§ PROBLEM DETAILS:
Write out the rows from the line with "What is the measurement" to the line with "1.33 meters", both included, as a numbered list with blank lines removed.

****

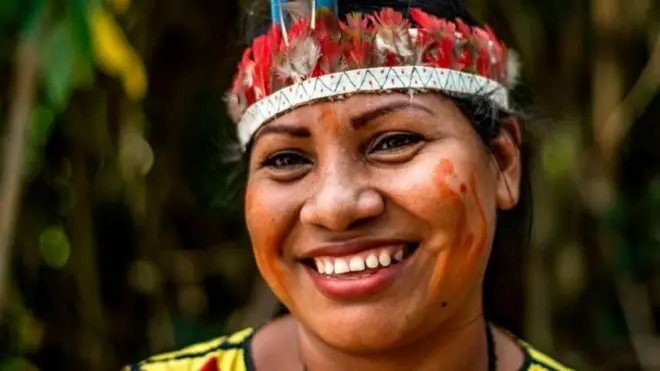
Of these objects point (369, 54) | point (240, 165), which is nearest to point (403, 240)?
point (369, 54)

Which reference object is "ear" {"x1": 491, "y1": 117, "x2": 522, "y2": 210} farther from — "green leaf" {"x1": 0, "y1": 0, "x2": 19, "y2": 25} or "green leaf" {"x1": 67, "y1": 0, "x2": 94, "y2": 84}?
"green leaf" {"x1": 0, "y1": 0, "x2": 19, "y2": 25}

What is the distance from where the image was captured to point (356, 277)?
3.94 feet

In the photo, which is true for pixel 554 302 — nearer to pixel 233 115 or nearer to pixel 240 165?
pixel 240 165

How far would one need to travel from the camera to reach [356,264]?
1.20m

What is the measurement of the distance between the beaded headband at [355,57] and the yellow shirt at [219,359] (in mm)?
334

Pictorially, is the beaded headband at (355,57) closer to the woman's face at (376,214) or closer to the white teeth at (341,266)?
the woman's face at (376,214)

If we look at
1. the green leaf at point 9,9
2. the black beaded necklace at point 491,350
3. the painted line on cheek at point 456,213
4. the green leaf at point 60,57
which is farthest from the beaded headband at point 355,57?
the green leaf at point 9,9

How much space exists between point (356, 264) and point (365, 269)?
1 centimetres

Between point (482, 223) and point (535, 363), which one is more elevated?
point (482, 223)

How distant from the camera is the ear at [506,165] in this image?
1.33 meters

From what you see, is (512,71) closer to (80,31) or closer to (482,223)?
(482,223)

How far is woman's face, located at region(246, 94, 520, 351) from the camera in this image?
3.89 ft

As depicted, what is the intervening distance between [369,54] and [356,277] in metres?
0.26

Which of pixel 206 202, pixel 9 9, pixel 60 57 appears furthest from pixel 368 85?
pixel 206 202
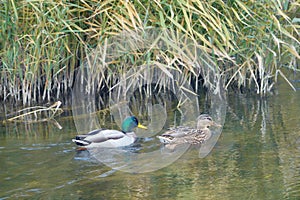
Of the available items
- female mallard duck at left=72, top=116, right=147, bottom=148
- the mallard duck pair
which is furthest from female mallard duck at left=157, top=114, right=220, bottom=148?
female mallard duck at left=72, top=116, right=147, bottom=148

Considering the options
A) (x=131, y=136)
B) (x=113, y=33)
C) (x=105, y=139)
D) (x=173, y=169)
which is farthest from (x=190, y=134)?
(x=113, y=33)

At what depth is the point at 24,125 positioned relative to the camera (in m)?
9.02

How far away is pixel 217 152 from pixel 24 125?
99.2 inches

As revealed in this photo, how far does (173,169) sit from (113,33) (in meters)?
2.35

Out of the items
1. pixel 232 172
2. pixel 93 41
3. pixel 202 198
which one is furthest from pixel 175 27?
pixel 202 198

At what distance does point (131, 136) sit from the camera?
Result: 8.31 meters

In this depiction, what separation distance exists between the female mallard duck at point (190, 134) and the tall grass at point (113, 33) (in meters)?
0.62

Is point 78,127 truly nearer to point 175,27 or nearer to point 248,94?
point 175,27

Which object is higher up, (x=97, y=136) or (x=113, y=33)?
(x=113, y=33)

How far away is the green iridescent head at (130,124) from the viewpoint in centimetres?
851

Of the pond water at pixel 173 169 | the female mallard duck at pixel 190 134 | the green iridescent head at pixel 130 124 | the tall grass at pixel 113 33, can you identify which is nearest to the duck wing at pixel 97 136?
the pond water at pixel 173 169

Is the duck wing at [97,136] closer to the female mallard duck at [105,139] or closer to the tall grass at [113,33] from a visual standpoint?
the female mallard duck at [105,139]

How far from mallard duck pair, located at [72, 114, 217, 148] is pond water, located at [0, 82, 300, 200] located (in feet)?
0.59

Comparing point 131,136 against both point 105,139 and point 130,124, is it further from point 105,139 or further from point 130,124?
point 105,139
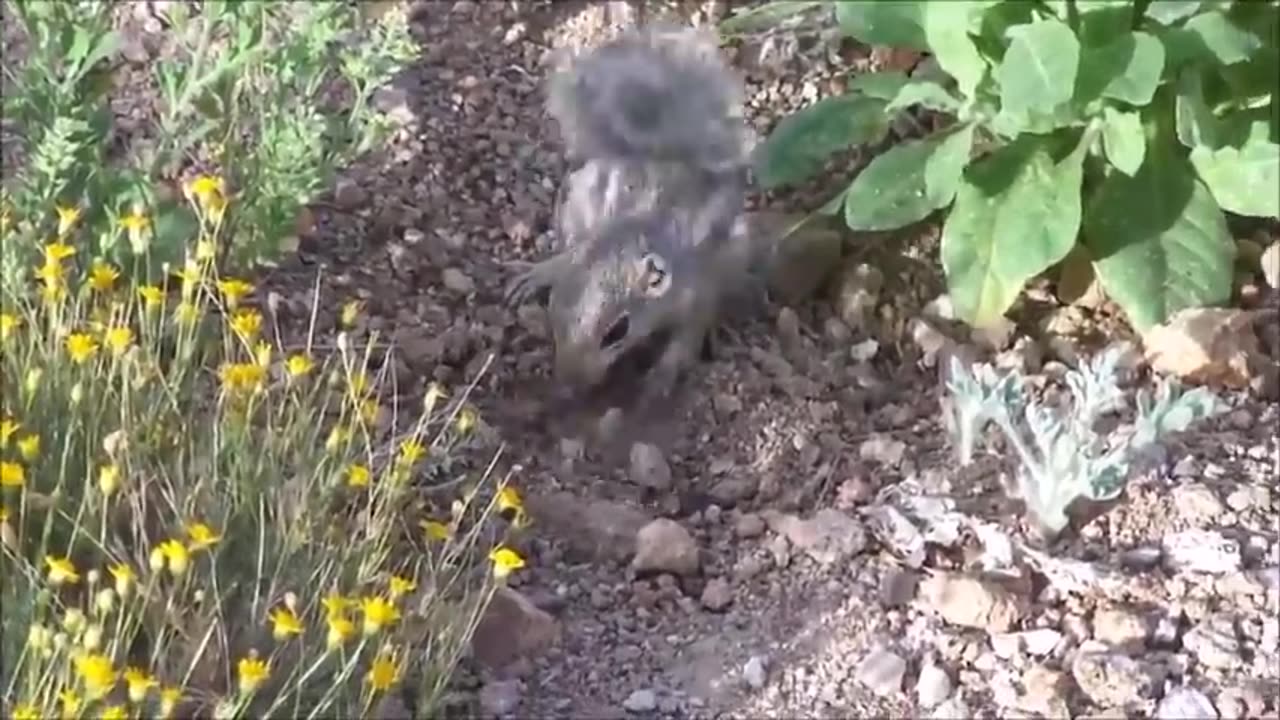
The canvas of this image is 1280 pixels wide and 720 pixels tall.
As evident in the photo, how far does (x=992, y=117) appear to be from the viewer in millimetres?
2346

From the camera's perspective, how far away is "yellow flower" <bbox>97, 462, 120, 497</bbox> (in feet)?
5.41

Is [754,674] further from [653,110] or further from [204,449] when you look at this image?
[653,110]

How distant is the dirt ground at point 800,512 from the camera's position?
1.97 metres

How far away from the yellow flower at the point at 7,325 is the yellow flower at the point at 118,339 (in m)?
0.08

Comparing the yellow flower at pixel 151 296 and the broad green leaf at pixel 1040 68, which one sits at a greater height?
the yellow flower at pixel 151 296

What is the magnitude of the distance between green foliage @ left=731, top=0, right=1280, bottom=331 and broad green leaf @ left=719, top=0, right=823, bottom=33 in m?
0.28

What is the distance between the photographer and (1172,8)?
6.96 feet

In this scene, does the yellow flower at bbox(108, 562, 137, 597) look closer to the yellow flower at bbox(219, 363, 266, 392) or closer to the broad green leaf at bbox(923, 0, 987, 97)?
the yellow flower at bbox(219, 363, 266, 392)

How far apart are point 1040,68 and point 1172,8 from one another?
159 millimetres

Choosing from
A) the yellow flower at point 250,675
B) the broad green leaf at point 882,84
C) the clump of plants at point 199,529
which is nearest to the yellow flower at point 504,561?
the clump of plants at point 199,529

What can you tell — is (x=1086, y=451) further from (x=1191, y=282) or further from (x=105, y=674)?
(x=105, y=674)

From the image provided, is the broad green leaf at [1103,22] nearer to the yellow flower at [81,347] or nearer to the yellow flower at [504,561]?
the yellow flower at [504,561]

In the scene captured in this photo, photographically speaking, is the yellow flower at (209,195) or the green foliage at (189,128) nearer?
the yellow flower at (209,195)

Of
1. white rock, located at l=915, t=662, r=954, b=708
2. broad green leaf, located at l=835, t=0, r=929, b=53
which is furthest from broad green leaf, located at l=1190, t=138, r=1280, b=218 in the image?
white rock, located at l=915, t=662, r=954, b=708
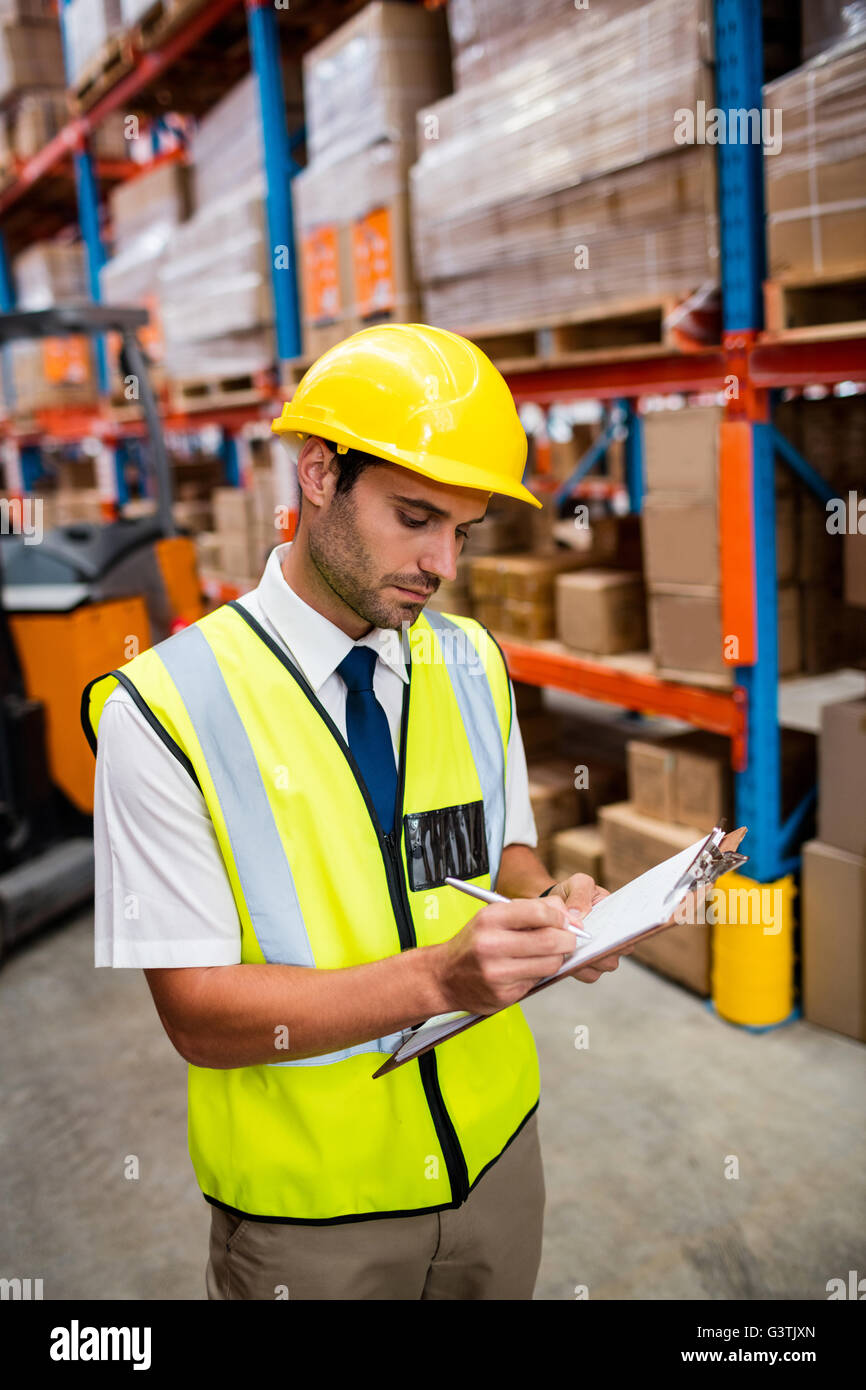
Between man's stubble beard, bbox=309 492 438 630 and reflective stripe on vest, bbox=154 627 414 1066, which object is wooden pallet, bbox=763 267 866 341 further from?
reflective stripe on vest, bbox=154 627 414 1066

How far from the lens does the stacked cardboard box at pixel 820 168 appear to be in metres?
2.96

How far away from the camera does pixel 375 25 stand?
4707mm

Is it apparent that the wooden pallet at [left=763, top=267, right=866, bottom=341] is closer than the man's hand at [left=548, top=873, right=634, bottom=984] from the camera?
No

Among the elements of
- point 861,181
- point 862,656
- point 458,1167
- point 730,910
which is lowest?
point 730,910

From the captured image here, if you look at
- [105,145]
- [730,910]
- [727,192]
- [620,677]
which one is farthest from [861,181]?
[105,145]

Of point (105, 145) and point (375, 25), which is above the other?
point (105, 145)

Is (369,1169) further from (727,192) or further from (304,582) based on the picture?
(727,192)

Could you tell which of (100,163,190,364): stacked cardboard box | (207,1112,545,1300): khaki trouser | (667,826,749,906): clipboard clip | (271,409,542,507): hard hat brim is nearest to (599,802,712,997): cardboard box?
(207,1112,545,1300): khaki trouser

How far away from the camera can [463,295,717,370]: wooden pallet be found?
3562mm

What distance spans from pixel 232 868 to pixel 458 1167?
57cm

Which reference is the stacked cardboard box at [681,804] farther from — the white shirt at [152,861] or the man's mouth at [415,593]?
the white shirt at [152,861]

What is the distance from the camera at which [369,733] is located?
151 centimetres

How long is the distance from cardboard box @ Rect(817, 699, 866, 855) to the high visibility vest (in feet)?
7.58

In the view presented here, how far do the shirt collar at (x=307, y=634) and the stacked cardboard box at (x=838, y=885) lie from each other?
2.51 m
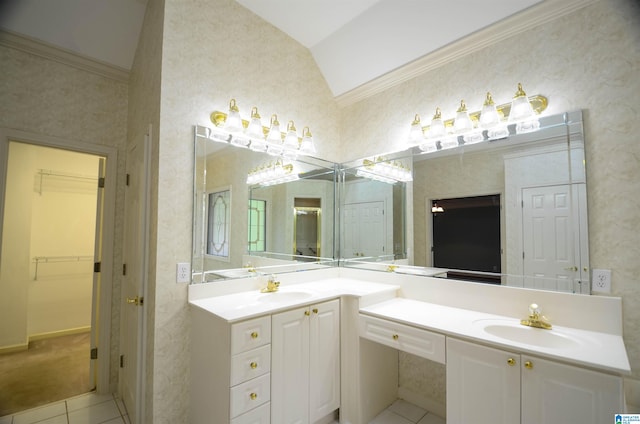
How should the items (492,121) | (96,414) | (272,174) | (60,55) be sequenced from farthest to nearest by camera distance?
1. (272,174)
2. (60,55)
3. (96,414)
4. (492,121)

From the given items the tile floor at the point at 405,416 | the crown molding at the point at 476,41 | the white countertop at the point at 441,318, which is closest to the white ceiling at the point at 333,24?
the crown molding at the point at 476,41

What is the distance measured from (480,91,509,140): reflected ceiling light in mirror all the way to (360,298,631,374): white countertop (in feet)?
3.96

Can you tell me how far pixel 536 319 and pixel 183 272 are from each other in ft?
7.03

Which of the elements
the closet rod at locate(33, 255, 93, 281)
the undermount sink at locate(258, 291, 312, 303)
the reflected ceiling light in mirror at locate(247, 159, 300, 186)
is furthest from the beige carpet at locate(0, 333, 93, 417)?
the reflected ceiling light in mirror at locate(247, 159, 300, 186)

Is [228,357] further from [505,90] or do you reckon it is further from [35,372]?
[35,372]

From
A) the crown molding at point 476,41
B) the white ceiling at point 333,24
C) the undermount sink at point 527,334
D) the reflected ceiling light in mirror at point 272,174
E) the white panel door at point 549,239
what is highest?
the white ceiling at point 333,24

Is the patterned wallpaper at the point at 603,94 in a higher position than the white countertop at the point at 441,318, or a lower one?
higher

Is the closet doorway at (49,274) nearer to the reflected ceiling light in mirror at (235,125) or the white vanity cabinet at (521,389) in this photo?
the reflected ceiling light in mirror at (235,125)

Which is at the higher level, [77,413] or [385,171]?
[385,171]

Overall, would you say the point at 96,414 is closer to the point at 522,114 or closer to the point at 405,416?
the point at 405,416

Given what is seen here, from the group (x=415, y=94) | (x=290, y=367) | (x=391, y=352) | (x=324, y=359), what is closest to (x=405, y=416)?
(x=391, y=352)

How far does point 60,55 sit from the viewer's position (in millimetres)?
2162

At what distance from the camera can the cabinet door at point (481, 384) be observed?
1.27 metres

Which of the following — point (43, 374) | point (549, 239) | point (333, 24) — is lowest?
point (43, 374)
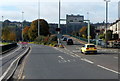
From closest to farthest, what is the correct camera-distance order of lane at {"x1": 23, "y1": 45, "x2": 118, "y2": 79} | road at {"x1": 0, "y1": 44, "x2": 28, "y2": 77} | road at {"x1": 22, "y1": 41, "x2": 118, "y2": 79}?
lane at {"x1": 23, "y1": 45, "x2": 118, "y2": 79}
road at {"x1": 22, "y1": 41, "x2": 118, "y2": 79}
road at {"x1": 0, "y1": 44, "x2": 28, "y2": 77}

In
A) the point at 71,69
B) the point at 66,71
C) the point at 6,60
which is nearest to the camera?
the point at 66,71

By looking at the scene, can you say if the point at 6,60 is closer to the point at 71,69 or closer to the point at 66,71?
the point at 71,69

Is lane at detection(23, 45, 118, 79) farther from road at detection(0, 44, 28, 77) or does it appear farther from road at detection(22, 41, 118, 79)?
road at detection(0, 44, 28, 77)

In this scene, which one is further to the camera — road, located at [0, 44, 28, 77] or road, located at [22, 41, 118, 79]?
road, located at [0, 44, 28, 77]

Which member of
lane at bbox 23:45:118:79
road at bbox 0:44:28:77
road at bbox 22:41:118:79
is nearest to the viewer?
lane at bbox 23:45:118:79

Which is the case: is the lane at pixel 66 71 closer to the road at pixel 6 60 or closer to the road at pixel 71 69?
the road at pixel 71 69

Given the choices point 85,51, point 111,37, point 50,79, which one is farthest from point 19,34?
point 50,79

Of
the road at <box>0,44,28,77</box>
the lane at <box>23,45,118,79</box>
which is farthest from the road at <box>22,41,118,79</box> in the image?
the road at <box>0,44,28,77</box>

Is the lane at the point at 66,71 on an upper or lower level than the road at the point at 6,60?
upper

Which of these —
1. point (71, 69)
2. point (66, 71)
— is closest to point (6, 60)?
point (71, 69)

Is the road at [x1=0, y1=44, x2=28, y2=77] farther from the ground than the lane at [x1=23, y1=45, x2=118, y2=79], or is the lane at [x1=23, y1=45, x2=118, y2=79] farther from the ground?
the lane at [x1=23, y1=45, x2=118, y2=79]

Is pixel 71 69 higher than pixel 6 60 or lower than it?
higher

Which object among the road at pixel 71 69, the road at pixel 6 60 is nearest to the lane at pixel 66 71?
the road at pixel 71 69

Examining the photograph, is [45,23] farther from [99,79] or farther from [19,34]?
[99,79]
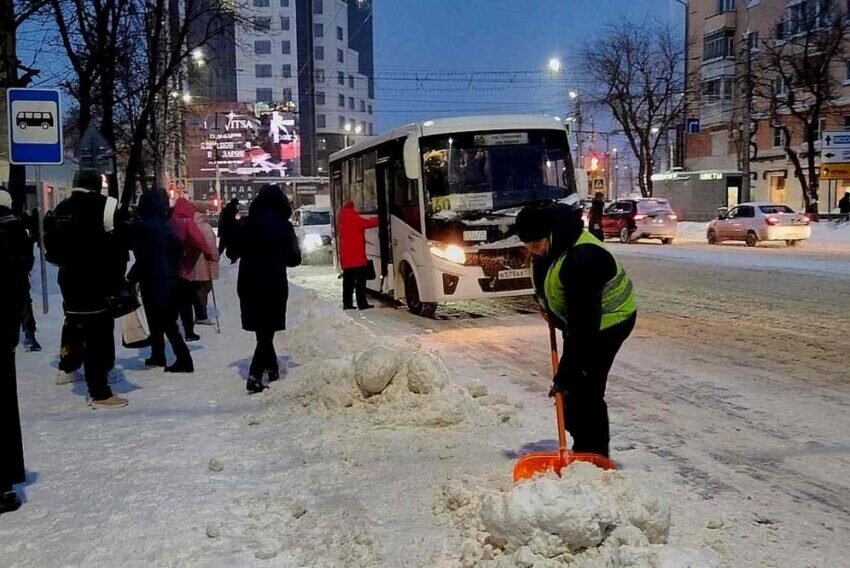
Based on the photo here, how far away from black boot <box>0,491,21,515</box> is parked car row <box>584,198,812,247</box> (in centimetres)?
2470

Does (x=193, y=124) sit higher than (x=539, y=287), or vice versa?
(x=193, y=124)

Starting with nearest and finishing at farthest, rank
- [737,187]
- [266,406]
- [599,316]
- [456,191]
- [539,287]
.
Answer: [599,316] < [539,287] < [266,406] < [456,191] < [737,187]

****

§ SOLUTION BELOW:
1. What is the measurement of the distance between the beaded headband at [355,57] and the yellow shirt at [219,359] (in mm)?
2. 334
3. Pictorially, is the beaded headband at (355,57) closer to the woman's face at (376,214) or closer to the white teeth at (341,266)?
4. the woman's face at (376,214)
5. If we look at
6. 1. the green leaf at point 9,9
7. 2. the black beaded necklace at point 491,350
8. 3. the painted line on cheek at point 456,213
9. 4. the green leaf at point 60,57
10. which is farthest from the beaded headband at point 355,57?
11. the green leaf at point 9,9
12. How much space exists between point (356, 264) and point (365, 269)?
13. 1 centimetres
14. Between point (482, 223) and point (535, 363), which one is more elevated?
15. point (482, 223)
16. How distant from the camera is the ear at [506,165] in this image?
17. 1.33 meters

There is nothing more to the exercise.